To enable real-time adaptation on a smartphone, we utilize heterogeneous computing to distribute AI tasks to the DSP and GPU, efficiently accelerating AI computations. For the video frames without AuxAdapt, you can see flickering in the base network output. With AuxAdapt, no flickering occurs. Our optimizations reduce the flickering significantly and decrease inference time by over 5x to 37 milliseconds and achieve real-time performance. AuxAdapt is an accepted CVPR demo, so if you are at the conference, stop by the demo area at 10 a.m., from Tuesday to Thursday.
Advanced CV capabilities enabling diverse use cases
Our research teams are working on virtually every CV technology, from segmentation, object recognition, and super-resolution to computational camera and 3D reconstruction. These core CV technologies are enhancing experiences on smartphones, automotive, XR, and IoT. For example, we are demonstrating panoptic segmentation, semantic object tracking, super resolution, CV for smart campuses, photorealistic facial avatars, and a skin temperature screening solution.
For example, our 4K super-resolution demo runs faster than real-time on-device at over 100 frames per second, enabling more immersive gaming and XR experiences. In addition, our real-time semantic object tracking demo showcases accurate one-shot long-term tracking of any object of interest, enabling camera features like auto-zoom for smooth pan, tile, and zoom control.
Enabling technologies powering the metaverse
We believe that XR is going to be the next mobile computing platform. Our foundational XR research is addressing the fundamental challenges of making XR a mass market device. Our booth demos showcase a live VR demo on a commercial device, our AR reference design running a Snapdragon Spaces application, and fundamental CV technology advancements in 6 degrees-of-freedom tracking, 3D reconstruction, and much more.
AIMET Model Zoo
We are also very excited to share that the Qualcomm Innovation Center (QuIC) has released several image super-resolution models with different architecture types to the AI Model Efficiency Toolkit (AIMET) . AIMET provides the recipe for quantizing popular 32-bit floating point (FP32) models to 8-bit integer (INT8) models with little loss in accuracy. The tested and verified recipes include a script that optimizes TensorFlow or PyTorch models.
We hope that you can take advantage of these new super-resolution models since this CV capability is very useful across many applications, from gaming and photography to XR and autonomous driving. With our quantization optimizations, super-resolution models will run faster and much more efficiently on INT8 hardware while retaining FP32-like image quality, expanding the possibilities for additional use cases and different form factors.

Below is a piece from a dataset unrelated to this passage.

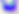

Summary:
  - Modality: photomicrograph
  - Magnification: 400x
  - Identification: Toxoplasma gondiiName the cell type shown.
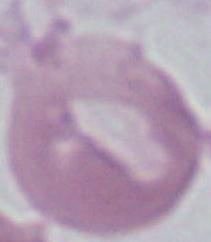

We hope to meet you at CVPR or future AI conferences and share our impact on AI innovation. At Qualcomm Technologies, we make breakthroughs in fundamental research and scale them across devices and industries. Our AI solutions are powering the connected intelligent edge. Qualcomm AI Research works together with the rest of the company to integrate the latest AI developments and technology into our products — shortening the time between research in the lab and delivering advances in AI that enrich lives.